What needs to be done: Quote, word for word, every line starting at the line that contains "Is the bowl interior at point" and ending with the last line of the records; include both of these lines and no others.

Questions about scene geometry

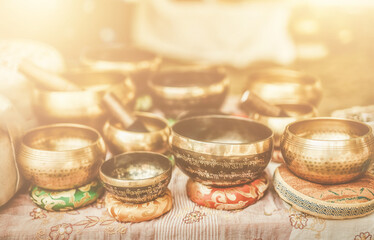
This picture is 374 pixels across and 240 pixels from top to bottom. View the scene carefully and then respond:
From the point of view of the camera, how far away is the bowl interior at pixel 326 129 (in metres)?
1.40

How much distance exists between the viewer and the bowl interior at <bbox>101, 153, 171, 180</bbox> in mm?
1363

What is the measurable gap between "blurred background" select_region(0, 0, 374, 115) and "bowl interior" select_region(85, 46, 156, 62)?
0.61 meters

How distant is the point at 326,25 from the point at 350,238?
5545mm

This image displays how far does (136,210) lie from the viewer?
47.6 inches

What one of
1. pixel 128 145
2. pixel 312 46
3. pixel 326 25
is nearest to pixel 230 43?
pixel 312 46

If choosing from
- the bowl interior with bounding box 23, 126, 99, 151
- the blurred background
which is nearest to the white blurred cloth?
the blurred background

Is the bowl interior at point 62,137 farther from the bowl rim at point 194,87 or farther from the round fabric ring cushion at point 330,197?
the round fabric ring cushion at point 330,197

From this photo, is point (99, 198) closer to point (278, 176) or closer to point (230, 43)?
point (278, 176)

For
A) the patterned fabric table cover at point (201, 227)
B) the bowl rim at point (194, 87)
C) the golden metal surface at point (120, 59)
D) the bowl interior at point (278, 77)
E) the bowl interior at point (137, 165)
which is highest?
the golden metal surface at point (120, 59)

Answer to the task:
Is the bowl interior at point 62,137 farther from the bowl rim at point 194,87 or farther from the round fabric ring cushion at point 330,197?
the round fabric ring cushion at point 330,197

From this photo, is point (99, 198) closer to point (278, 176) or closer to point (230, 43)?
point (278, 176)

For
A) the patterned fabric table cover at point (201, 227)
B) the bowl rim at point (194, 87)
C) the golden metal surface at point (120, 59)
D) the bowl interior at point (278, 77)
E) the bowl interior at point (137, 165)
which is highest?
the golden metal surface at point (120, 59)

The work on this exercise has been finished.